• [DATA PROVIDED]:

_ _ _

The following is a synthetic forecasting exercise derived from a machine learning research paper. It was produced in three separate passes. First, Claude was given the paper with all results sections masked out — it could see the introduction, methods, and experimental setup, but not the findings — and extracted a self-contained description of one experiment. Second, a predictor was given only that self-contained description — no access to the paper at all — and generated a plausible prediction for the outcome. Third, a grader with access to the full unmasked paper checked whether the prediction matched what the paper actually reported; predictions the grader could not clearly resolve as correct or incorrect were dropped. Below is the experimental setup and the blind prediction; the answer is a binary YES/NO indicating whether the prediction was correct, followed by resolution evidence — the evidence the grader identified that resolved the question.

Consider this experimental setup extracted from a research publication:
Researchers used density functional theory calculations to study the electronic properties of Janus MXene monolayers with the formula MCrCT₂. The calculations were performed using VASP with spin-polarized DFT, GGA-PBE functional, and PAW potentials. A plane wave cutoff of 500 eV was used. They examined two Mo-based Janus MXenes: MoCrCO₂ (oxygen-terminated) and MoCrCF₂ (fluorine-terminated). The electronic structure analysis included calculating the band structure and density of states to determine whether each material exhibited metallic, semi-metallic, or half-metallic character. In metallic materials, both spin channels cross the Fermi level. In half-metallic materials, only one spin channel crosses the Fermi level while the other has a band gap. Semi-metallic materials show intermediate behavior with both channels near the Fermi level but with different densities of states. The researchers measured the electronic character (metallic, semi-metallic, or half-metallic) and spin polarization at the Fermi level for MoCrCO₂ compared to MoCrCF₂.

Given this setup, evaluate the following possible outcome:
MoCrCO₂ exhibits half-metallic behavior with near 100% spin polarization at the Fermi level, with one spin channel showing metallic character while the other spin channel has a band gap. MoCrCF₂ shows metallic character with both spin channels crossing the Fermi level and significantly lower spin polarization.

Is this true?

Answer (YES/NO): NO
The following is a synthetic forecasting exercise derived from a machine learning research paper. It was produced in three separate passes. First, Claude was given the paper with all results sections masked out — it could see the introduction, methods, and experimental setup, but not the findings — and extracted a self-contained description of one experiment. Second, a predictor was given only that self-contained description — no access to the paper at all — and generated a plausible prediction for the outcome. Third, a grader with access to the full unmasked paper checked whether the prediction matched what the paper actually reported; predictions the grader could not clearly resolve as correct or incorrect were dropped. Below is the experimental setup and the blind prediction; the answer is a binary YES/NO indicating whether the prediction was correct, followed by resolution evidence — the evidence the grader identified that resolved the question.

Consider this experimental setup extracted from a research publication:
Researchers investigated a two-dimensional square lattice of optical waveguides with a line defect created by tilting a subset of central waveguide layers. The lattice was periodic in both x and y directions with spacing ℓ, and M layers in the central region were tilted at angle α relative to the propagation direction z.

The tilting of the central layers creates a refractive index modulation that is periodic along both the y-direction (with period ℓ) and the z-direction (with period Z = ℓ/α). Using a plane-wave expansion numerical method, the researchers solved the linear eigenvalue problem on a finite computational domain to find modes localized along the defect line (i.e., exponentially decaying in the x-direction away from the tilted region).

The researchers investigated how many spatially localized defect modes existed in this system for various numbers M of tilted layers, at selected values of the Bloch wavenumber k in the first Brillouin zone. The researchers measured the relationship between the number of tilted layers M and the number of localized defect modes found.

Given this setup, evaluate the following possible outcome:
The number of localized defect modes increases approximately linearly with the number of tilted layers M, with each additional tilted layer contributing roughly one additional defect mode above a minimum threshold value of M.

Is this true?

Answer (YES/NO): NO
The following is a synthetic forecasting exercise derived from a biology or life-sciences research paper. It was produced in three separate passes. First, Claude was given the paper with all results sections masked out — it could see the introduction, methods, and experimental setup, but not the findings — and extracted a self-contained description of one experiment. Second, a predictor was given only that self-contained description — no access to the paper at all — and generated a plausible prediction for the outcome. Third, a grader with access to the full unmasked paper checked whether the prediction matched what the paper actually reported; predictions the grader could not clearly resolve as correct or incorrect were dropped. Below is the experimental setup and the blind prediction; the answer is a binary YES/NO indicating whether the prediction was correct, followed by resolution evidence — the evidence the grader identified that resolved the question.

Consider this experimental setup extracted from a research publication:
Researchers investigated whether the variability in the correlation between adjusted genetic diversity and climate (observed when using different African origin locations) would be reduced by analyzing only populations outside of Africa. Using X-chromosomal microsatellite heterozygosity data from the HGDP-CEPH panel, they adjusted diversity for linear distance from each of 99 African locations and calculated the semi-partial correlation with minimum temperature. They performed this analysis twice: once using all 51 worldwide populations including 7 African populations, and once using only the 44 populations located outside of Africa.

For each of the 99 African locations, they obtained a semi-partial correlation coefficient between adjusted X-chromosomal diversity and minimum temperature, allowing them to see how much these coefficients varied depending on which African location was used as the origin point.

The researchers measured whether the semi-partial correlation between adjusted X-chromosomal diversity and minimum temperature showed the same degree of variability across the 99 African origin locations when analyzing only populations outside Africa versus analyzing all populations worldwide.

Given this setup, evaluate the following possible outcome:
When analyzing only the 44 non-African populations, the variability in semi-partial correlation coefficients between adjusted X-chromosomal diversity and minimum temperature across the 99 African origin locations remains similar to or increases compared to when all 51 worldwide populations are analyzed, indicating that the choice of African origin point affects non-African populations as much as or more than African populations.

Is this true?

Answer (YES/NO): NO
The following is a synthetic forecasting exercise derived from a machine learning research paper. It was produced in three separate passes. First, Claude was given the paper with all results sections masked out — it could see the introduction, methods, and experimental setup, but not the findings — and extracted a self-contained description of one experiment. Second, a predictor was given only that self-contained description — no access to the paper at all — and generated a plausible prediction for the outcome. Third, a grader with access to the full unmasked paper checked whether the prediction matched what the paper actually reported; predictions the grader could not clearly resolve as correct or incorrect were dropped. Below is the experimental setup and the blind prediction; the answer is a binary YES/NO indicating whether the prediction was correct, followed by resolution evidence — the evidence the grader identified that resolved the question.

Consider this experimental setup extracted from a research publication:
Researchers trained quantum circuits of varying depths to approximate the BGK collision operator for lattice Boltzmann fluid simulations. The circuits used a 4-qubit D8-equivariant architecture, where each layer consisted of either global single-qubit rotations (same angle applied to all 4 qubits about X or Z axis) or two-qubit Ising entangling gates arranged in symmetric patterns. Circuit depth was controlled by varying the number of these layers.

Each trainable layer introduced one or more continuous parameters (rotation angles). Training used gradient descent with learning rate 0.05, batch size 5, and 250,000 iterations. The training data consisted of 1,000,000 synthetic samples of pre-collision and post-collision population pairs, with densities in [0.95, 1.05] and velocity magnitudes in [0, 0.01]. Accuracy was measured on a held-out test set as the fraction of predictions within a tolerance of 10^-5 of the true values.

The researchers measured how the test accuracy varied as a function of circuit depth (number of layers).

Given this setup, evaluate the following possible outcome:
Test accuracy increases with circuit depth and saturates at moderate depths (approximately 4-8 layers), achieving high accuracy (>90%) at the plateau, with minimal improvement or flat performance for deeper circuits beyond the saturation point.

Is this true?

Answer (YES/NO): NO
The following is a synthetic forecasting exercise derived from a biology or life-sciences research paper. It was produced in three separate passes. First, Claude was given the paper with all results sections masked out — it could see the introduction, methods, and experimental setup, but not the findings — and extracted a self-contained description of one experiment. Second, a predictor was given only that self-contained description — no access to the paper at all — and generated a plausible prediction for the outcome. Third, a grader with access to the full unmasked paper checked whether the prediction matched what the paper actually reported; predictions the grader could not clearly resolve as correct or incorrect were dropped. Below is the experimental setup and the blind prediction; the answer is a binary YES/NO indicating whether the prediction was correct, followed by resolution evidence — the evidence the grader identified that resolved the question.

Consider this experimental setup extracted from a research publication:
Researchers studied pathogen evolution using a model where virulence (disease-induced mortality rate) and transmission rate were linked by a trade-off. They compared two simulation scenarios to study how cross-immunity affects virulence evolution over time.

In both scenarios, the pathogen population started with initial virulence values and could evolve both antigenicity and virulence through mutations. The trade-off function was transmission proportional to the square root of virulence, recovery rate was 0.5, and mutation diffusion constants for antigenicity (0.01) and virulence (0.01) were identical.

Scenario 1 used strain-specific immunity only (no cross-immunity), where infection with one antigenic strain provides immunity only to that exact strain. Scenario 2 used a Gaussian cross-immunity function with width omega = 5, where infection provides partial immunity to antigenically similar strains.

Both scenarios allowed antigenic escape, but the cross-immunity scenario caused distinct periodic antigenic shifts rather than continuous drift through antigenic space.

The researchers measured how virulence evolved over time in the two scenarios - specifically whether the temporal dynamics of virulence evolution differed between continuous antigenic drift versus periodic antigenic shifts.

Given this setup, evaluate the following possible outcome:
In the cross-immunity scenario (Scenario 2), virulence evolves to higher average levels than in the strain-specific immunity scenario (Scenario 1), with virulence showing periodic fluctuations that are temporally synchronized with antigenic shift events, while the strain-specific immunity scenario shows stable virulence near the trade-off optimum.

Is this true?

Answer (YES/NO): NO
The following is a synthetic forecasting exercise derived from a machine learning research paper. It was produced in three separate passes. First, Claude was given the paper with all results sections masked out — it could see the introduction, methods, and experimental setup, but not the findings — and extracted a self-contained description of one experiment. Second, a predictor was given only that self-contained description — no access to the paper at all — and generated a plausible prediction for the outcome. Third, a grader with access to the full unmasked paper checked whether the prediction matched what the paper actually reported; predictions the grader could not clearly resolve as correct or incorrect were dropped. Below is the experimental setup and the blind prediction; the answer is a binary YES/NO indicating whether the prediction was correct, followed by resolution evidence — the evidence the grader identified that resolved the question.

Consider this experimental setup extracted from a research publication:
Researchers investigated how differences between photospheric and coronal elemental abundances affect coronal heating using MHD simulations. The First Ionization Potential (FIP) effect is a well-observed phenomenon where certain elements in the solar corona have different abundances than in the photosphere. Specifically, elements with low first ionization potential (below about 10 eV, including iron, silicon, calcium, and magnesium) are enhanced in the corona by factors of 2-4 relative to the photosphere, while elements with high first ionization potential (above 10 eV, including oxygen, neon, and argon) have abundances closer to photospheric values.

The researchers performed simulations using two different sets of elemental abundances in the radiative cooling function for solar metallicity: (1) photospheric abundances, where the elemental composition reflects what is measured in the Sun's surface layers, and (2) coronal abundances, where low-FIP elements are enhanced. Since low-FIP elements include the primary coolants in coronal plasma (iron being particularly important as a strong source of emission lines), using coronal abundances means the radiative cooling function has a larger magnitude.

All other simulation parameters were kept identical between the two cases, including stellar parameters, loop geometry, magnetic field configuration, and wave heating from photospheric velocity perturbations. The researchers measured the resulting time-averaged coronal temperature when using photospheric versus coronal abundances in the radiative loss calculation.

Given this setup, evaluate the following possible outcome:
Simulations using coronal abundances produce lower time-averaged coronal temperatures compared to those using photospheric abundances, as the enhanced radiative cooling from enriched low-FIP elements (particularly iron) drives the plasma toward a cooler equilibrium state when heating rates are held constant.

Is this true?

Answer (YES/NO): YES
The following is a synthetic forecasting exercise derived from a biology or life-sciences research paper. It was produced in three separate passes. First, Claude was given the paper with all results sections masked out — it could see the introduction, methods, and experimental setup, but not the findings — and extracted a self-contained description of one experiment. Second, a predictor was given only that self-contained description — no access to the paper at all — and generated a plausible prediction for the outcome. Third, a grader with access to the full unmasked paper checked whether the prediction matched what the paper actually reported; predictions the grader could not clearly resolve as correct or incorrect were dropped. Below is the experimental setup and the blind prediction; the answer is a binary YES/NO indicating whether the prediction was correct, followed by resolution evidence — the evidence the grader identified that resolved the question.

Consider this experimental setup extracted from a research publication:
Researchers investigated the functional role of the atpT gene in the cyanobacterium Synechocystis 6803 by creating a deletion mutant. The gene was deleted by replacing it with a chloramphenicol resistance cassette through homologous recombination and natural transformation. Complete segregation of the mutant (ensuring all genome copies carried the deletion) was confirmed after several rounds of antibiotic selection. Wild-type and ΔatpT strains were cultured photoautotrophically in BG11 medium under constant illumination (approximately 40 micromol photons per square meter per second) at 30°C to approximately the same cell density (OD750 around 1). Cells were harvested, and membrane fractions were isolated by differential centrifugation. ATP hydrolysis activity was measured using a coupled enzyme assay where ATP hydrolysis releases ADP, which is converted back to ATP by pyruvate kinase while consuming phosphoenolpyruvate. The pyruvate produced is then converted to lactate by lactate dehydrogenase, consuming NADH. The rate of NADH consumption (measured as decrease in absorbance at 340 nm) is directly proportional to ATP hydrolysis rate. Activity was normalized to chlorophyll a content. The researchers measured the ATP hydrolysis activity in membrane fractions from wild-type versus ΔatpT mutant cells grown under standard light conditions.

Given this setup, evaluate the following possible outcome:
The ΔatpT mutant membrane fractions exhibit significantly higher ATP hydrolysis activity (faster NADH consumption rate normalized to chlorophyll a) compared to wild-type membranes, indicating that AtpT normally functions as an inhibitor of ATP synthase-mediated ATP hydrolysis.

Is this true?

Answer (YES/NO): NO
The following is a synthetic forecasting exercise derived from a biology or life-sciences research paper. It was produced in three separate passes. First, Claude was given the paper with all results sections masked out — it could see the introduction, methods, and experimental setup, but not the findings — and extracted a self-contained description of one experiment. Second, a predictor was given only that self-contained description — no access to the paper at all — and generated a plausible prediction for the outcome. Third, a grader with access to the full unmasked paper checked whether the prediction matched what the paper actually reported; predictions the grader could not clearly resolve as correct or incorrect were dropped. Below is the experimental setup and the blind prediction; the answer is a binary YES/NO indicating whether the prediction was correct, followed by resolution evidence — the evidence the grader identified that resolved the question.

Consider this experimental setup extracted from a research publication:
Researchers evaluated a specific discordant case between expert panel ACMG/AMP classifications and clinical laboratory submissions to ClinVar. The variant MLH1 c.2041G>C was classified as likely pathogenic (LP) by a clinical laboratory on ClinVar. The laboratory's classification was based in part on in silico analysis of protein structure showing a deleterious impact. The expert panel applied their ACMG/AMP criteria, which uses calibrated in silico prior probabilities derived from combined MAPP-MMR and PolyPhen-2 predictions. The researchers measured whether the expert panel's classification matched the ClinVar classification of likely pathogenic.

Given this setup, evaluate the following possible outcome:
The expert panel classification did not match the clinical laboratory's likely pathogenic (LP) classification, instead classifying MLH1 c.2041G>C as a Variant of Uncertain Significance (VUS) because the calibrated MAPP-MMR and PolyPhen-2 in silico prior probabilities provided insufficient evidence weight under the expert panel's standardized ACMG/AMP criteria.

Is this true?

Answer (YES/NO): YES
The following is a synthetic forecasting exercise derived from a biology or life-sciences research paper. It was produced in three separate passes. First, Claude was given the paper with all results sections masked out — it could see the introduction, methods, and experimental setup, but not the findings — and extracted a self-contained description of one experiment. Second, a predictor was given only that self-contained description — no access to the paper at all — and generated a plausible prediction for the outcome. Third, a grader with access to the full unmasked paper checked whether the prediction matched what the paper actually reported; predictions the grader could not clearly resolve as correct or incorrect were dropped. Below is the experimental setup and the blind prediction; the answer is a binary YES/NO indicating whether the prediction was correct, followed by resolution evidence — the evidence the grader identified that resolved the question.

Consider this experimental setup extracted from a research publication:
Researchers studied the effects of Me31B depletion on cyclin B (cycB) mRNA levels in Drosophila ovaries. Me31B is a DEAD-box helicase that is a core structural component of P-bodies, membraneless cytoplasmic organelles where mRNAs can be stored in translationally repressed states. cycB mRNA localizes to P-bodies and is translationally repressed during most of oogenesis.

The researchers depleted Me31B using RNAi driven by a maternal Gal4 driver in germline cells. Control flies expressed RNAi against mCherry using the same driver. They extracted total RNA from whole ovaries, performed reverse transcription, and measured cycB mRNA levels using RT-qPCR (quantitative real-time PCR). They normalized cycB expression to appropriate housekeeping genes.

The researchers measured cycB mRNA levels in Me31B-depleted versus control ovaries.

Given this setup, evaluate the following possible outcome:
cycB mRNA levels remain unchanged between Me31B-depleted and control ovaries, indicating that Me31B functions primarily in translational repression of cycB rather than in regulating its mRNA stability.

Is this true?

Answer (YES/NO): NO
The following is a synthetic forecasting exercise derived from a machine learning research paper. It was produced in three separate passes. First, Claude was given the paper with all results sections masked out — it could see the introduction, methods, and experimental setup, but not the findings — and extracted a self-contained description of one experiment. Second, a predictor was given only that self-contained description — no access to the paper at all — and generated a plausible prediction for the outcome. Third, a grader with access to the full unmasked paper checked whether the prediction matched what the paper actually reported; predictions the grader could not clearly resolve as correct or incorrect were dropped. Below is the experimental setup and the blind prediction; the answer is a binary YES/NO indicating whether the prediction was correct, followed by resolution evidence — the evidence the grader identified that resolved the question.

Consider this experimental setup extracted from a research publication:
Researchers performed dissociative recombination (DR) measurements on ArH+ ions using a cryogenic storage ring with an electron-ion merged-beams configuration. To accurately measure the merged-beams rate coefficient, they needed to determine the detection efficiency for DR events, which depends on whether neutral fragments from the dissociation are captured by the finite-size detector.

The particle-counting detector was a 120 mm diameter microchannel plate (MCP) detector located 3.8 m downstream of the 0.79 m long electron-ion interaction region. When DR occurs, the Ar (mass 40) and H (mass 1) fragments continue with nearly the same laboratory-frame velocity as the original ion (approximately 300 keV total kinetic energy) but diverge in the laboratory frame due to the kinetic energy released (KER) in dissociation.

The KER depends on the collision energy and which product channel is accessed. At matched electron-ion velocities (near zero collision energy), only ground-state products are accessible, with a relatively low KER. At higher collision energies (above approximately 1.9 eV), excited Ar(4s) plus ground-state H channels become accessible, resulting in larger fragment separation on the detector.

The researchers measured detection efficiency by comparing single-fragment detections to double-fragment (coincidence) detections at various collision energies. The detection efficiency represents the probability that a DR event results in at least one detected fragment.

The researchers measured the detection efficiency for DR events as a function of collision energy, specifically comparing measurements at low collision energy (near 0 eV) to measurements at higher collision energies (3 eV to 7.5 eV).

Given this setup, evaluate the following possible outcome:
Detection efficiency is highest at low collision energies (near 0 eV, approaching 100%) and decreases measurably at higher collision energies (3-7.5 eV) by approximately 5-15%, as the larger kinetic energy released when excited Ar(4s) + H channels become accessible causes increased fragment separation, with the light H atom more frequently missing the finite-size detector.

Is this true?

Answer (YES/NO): NO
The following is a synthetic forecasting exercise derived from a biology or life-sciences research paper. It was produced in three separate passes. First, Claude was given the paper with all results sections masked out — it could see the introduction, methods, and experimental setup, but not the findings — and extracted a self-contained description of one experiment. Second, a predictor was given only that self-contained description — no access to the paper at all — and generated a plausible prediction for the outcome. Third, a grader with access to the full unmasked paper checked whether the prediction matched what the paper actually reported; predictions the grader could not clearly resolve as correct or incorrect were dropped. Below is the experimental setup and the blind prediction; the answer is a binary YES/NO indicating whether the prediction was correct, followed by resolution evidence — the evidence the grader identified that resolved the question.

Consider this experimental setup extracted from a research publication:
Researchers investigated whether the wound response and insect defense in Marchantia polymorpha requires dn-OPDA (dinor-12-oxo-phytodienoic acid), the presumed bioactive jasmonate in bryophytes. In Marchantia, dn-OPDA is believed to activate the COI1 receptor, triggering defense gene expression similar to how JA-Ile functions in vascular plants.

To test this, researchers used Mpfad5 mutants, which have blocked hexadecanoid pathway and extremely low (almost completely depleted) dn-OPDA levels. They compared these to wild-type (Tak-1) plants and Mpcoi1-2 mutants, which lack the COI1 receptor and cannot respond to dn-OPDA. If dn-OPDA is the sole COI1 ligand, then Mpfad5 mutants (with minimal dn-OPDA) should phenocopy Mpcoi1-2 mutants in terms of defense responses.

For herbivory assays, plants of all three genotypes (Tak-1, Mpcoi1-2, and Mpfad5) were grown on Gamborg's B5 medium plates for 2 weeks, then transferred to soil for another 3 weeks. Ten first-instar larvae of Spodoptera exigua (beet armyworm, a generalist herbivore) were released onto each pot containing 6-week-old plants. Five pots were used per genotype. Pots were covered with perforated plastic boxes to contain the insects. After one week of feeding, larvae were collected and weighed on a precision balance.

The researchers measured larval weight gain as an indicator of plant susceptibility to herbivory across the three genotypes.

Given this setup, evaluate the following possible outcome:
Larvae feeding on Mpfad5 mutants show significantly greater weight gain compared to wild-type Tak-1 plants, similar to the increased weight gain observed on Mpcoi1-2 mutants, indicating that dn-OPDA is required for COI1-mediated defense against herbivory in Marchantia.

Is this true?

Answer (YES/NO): NO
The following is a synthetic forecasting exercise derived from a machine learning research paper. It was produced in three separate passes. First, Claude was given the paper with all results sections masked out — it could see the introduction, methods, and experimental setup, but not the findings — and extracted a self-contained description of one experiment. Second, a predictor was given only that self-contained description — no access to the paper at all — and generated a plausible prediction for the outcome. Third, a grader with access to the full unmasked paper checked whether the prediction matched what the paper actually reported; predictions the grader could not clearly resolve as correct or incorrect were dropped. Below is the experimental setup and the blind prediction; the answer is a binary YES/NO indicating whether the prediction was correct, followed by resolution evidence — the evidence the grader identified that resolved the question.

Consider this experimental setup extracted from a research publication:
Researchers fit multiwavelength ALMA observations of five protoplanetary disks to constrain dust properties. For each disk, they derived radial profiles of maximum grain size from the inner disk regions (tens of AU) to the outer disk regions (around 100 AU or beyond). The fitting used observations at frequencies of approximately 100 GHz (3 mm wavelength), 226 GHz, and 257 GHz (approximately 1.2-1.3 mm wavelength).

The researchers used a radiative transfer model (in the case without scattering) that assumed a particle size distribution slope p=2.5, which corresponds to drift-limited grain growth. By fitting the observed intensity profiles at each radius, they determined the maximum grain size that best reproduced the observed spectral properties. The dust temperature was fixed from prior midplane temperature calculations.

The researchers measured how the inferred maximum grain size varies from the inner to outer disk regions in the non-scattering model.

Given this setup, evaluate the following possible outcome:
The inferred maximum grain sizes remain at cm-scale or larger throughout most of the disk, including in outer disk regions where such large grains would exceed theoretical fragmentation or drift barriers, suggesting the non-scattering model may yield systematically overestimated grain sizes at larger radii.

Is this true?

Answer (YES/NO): NO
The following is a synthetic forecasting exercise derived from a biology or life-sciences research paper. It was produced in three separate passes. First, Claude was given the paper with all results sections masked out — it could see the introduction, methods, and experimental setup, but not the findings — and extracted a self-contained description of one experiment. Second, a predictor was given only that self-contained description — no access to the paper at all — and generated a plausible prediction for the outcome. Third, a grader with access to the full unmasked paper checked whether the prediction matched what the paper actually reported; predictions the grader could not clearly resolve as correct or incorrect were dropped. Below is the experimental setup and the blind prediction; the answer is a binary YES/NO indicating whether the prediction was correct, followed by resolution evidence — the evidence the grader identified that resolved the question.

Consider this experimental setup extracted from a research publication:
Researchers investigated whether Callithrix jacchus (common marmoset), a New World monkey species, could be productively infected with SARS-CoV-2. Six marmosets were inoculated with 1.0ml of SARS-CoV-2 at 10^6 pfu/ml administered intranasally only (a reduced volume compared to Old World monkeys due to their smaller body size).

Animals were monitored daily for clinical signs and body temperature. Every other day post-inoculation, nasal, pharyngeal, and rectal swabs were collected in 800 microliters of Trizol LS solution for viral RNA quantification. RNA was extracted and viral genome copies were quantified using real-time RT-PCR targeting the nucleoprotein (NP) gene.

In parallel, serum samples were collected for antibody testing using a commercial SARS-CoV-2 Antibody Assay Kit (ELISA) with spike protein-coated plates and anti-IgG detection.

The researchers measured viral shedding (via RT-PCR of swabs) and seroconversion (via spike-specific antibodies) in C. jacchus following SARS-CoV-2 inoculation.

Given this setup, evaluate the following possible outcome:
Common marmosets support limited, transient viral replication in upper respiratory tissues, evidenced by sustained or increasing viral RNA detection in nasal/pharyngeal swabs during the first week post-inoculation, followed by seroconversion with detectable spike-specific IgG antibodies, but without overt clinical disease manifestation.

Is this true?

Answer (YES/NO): NO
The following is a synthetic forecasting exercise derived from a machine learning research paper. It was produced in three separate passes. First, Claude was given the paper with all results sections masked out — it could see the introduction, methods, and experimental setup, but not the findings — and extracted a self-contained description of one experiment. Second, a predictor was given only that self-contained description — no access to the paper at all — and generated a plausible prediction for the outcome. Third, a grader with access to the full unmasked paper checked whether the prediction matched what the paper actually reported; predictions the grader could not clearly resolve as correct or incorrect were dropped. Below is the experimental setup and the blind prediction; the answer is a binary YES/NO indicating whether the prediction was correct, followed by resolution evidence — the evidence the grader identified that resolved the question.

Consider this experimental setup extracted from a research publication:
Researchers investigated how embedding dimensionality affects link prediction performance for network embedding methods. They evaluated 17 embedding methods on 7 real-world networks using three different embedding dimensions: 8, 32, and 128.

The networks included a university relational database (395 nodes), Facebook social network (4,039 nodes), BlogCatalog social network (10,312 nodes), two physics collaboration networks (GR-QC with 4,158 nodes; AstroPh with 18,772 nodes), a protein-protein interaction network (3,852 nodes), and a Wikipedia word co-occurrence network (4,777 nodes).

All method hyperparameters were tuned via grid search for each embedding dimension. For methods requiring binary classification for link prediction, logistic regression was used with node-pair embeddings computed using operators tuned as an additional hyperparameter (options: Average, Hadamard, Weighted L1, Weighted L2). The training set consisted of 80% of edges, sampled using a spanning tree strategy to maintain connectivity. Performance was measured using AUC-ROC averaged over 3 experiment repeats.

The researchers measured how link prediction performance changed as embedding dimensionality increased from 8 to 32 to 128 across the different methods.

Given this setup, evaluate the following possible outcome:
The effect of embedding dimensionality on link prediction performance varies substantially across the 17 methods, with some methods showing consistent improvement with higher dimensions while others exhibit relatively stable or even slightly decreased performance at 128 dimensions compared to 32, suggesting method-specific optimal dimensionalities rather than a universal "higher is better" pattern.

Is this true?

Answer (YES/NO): NO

_ _ _

Where in the entries does the word "inferred" occur? Copy out each line that has it.

The researchers measured how the inferred maximum grain size varies from the inner to outer disk regions in the non-scattering model.
The inferred maximum grain sizes remain at cm-scale or larger throughout most of the disk, including in outer disk regions where such large grains would exceed theoretical fragmentation or drift barriers, suggesting the non-scattering model may yield systematically overestimated grain sizes at larger radii.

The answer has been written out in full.